While there are several variations on the meaning of the acronym, essentially it translates to setting objectives that are:

  • Specific
  • Measurable
  • Actionable
  • Relevant
  • and within a given Timeframe.

So, for example, if you are posting two blogs a week, you should decide what you specifically want to measure to determine whether those blogs count as successful or not.  Is it purely the number of people that visit the blog web page or is it the percentage that sign up to your email newsletter?

Are visitor numbers the most relevant stat for your marketing objectives or is it the percentage of readers that contact you to find out more about your company’s services?

Once you know what specific data you want to measure, you can then analyse and compare that over a given timeframe, whether that is monthly or quarterly.

Based on the data obtained, action can be taken to either repeat success or improve performance. For example, it can help you determine which blog subjects are of most relevance and interest to your audience and which subjects turn them off.

That way you’ll soon know if you are producing too much content on a given subject.

Be relevant

A sure sign that you are bombarding clients with too much irrelevant content is if you are getting unusually high numbers unsubscribing from your email list.

One of the hot marketing trends of recent years, and a trend that will undoubtedly continue in the future, is segmentation and personalisation. Effectively this means breaking your clients down into specific categories and producing content relevant to their needs.

 

Rather than sending out a weekly email to all your clients, which is only of interest to them 25% of the time, you can send an email to a quarter of your client base on a monthly basis, which is relevant to them 100% of the time.

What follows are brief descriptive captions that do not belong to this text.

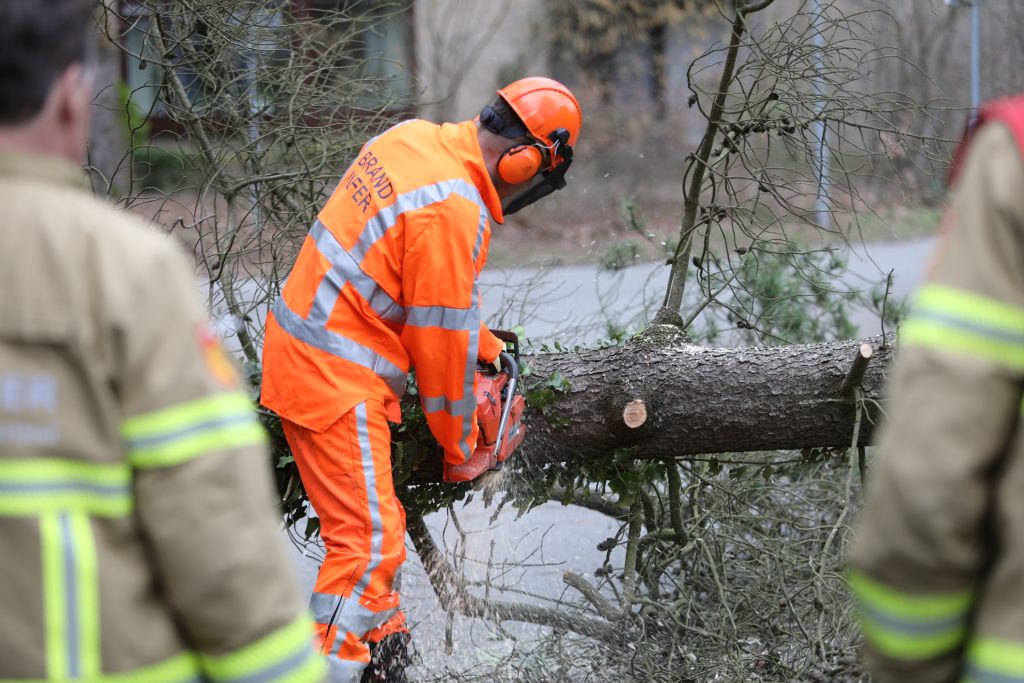 Storm Evert houdt brandweer in de regio uren bezig - 112 ...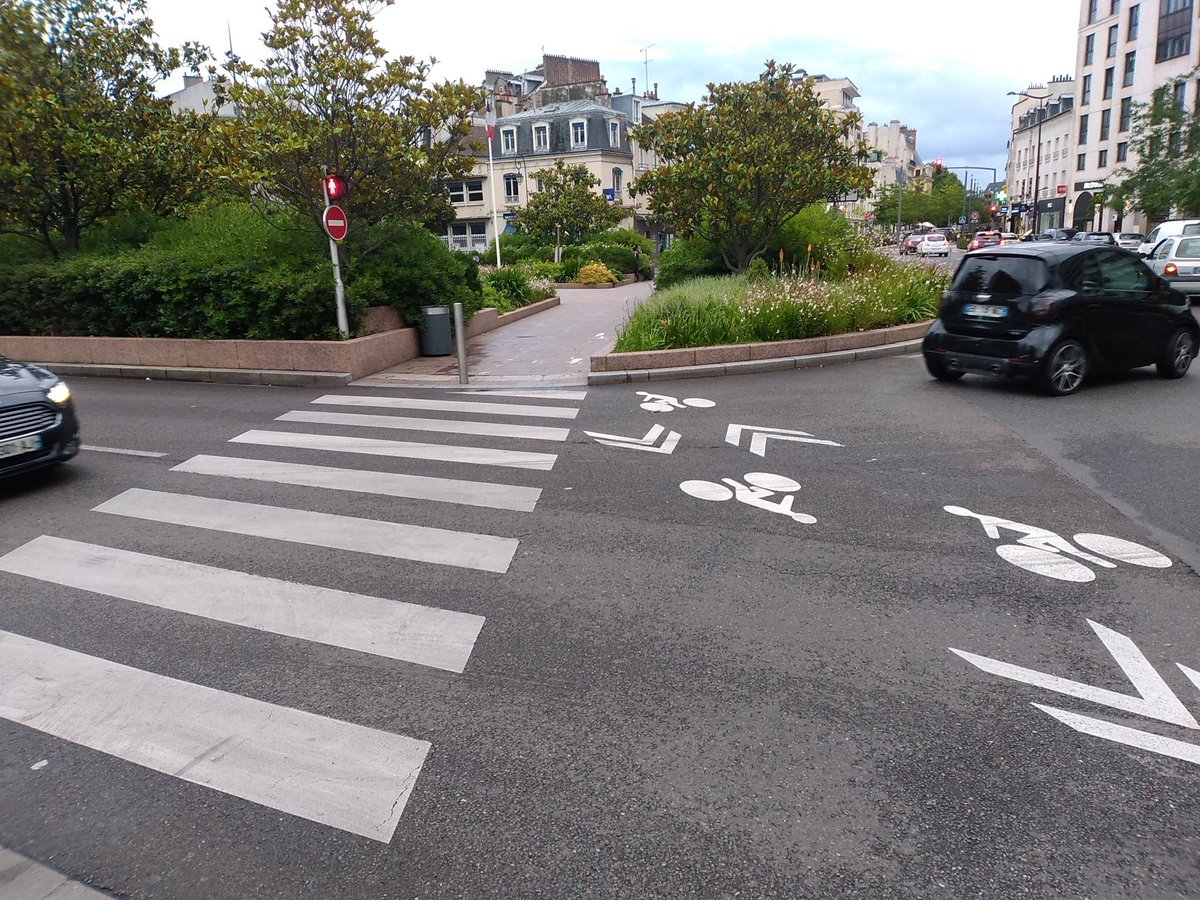 Je n’ai pas de mots pour  #LaPisteDangereuse sur ce carrefour signalé par  @PHsansE où  @VilleCharenton a tracé le chemin impossible (et totalement contreintuitif) de la mort  pour être absolument certain que l’accident arrive. Dingue.  https://twitter.com/lcyclable/status/1271782133376434178?s=21  https://twitter.com/lcyclable/status/1271782133376434178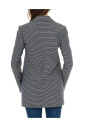 veste-elegante-avec-col-revers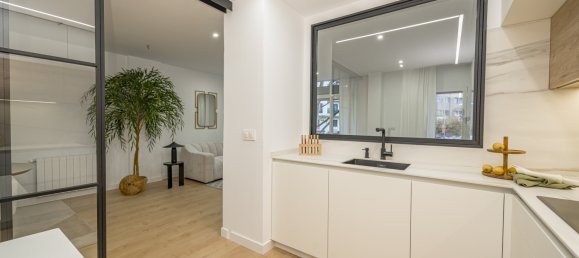 4 bedrooms Apartment in Madrid, Spain No. 126868 17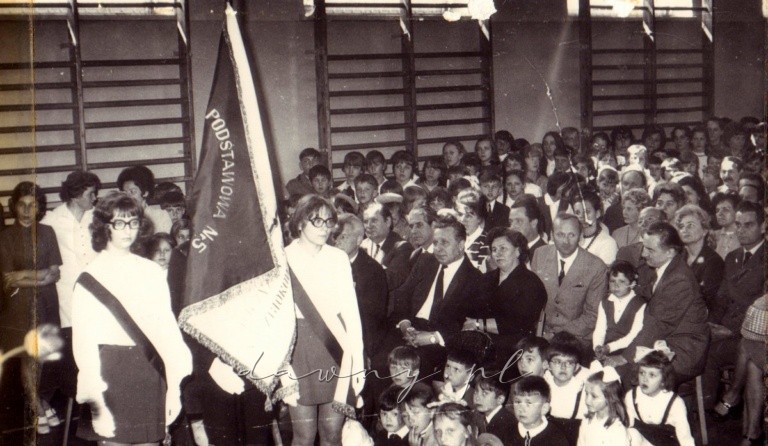 Uroczystość przekazania sztandaru SP 5 w Wołominie. 28 kwietnia 1972.
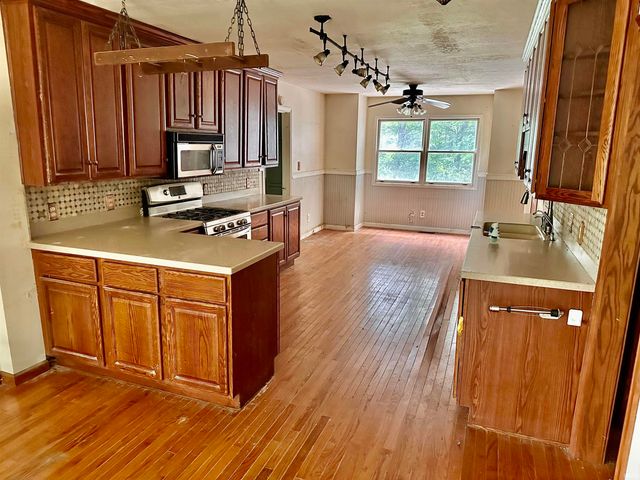 8223 S County Road 250 West Road, Cloverdale, IN 46120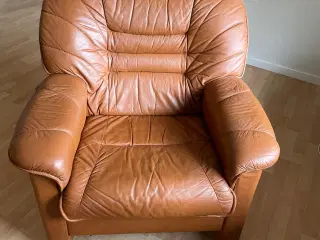 3 Pers sofa+2 stole - læder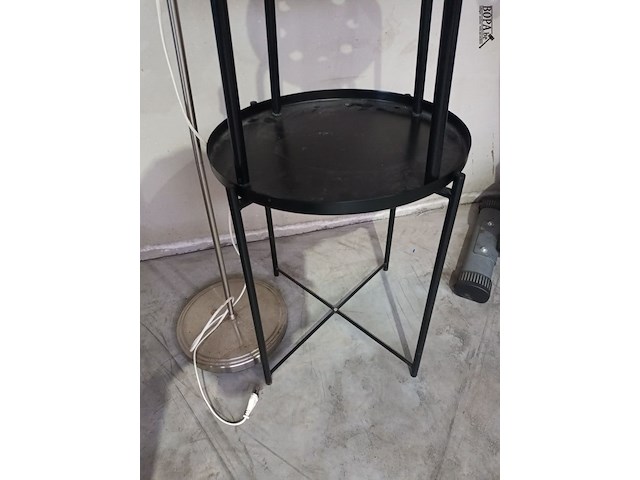 Lot 35 - vloerlamp, krukje en tafeltje - afbeelding 3 van  4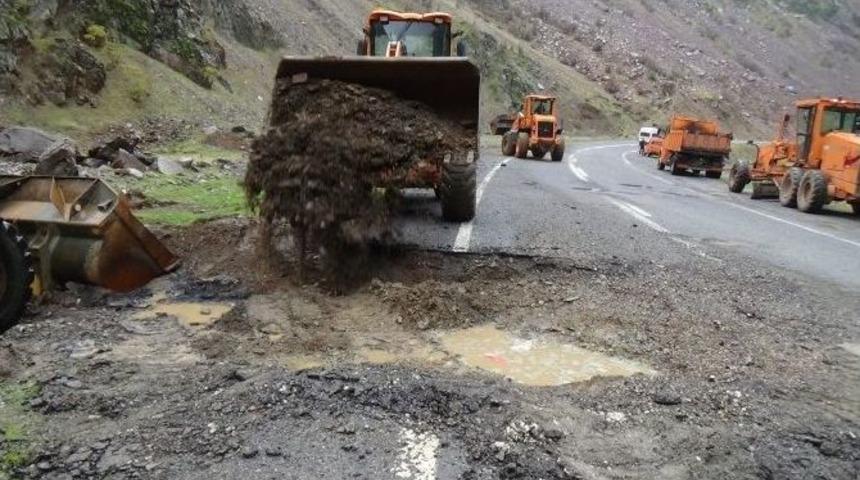 Hakkari-&ccedil;ukurca Kara Yolu Ulaşıma A&ccedil;ıldı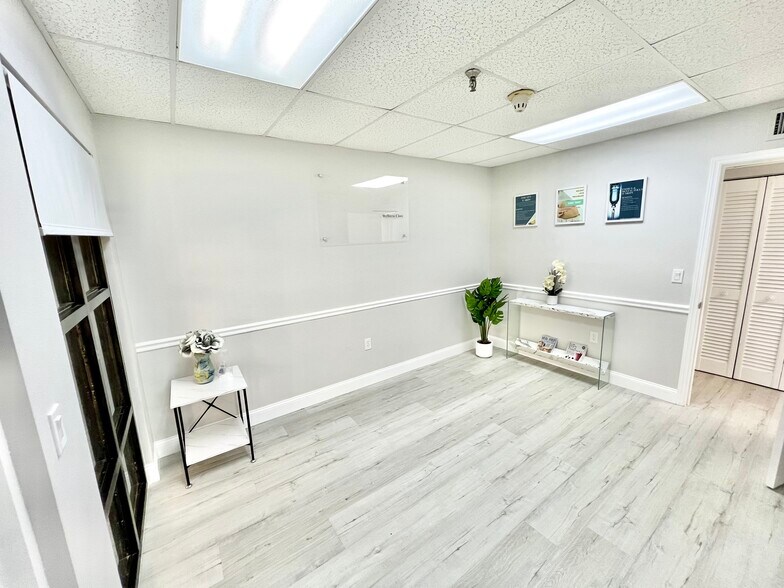 More Photos Of 2650 Bahia Vista St, Sarasota Medical For Sale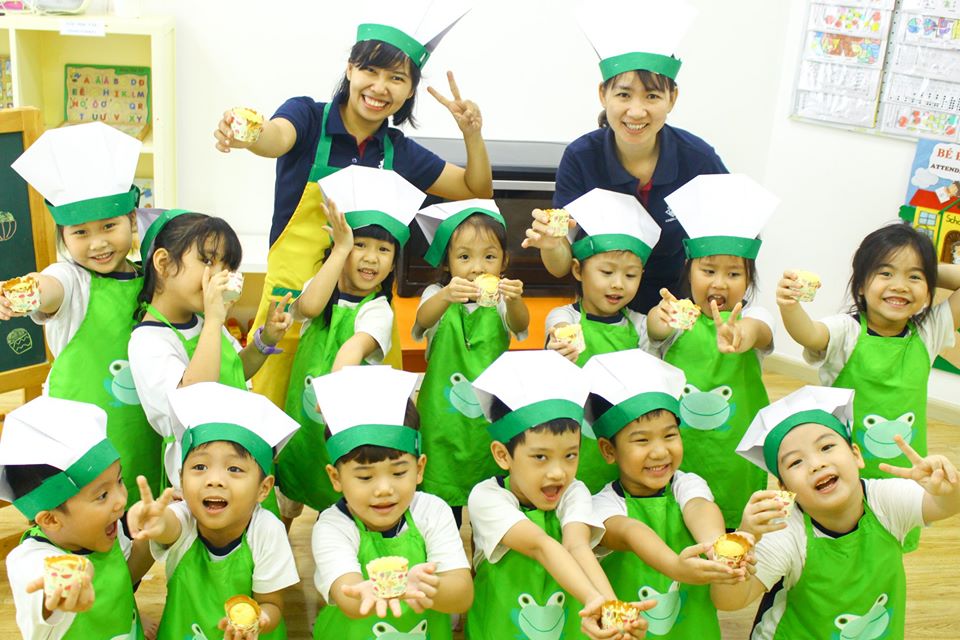 Bé cùng cô tuần tự xếp hàng rửa tay trước khi được thưởng thức những chiếc bánh tart giòn tan thơm lựng.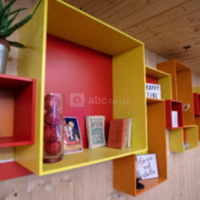 Une décoration qui évoque curiosité et souvenirs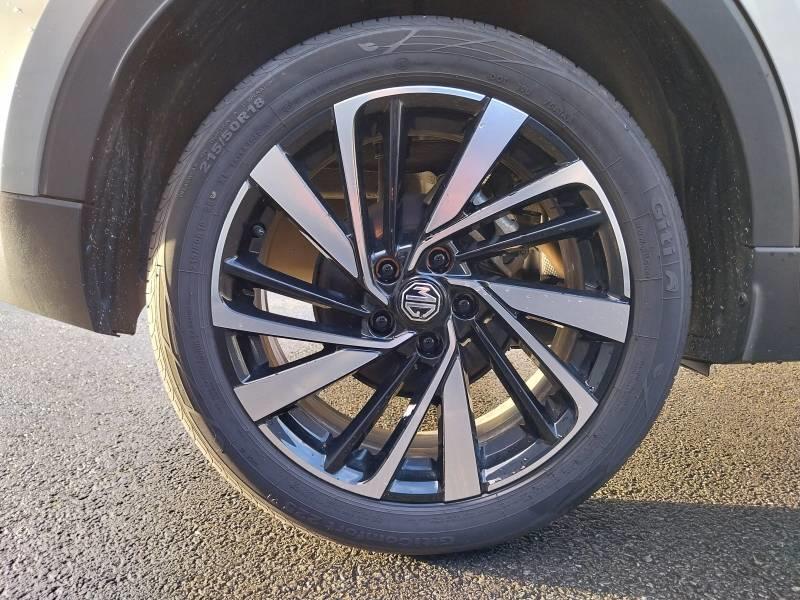 Mg Zs 1.5 l Hybrid+ 197 ch Luxury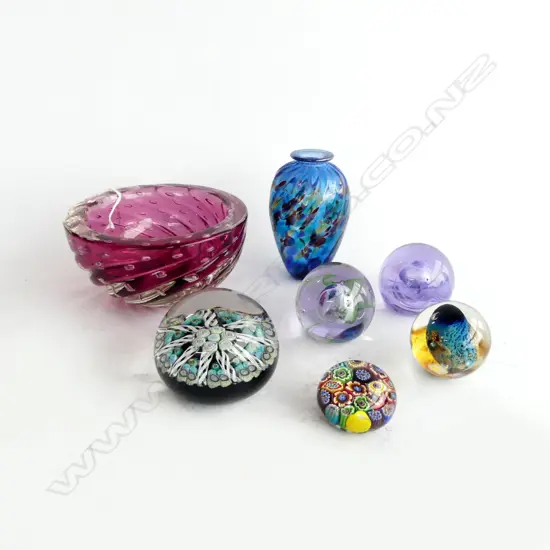 7 PCES ART GLASS; PINK BOWL 135mm dia, VASE, 5 PAPERWEIGHTS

Digital communication has never made it easier to find out the exact subjects that are of interest your readers, so ensure that it is easy for clients to tailor their preferences.

Some may want regular weekly updates on a given subject for a three-month project they are working on. Others may want a monthly update on more wide-ranging subjects.

One of the most effective ways of finding out if you are producing too much content, is for your clients to tell you. And this will be specific to each individual; what may be too much content for one client may not be too much content for another!

Co-ordinated quality over quantity

When it comes down to it, you are only producing too much content if it is of low quality and therefore not achieving the objectives intended.

If you are producing a new blog every week and it is consistently achieving a high number of shares on social media, generating web traffic to your sight and hooking a high number of leads, then it would be foolish to suggest that you are publishing too much content.

But if you are producing content for the sake of it, which is low in quality and creating diminishing returns in lead generation, then perhaps you are churning out too much content.

Obviously resources will dictate the volume of content that you create but it does not need to affect the quality. One exceptional blog every two months will give clients and peers a much better impression of your business than four badly written efforts over the same period.

Obviously a larger organisation, with dedicated marketing and copywriting teams, has the capability to produce quality content on a regular basis. But even these types of organisations can find they are producing too much content if different departments are not co-ordinating with each other.

At best, they run the risk of repeating topics to clients and at worst, sending out contradictory information.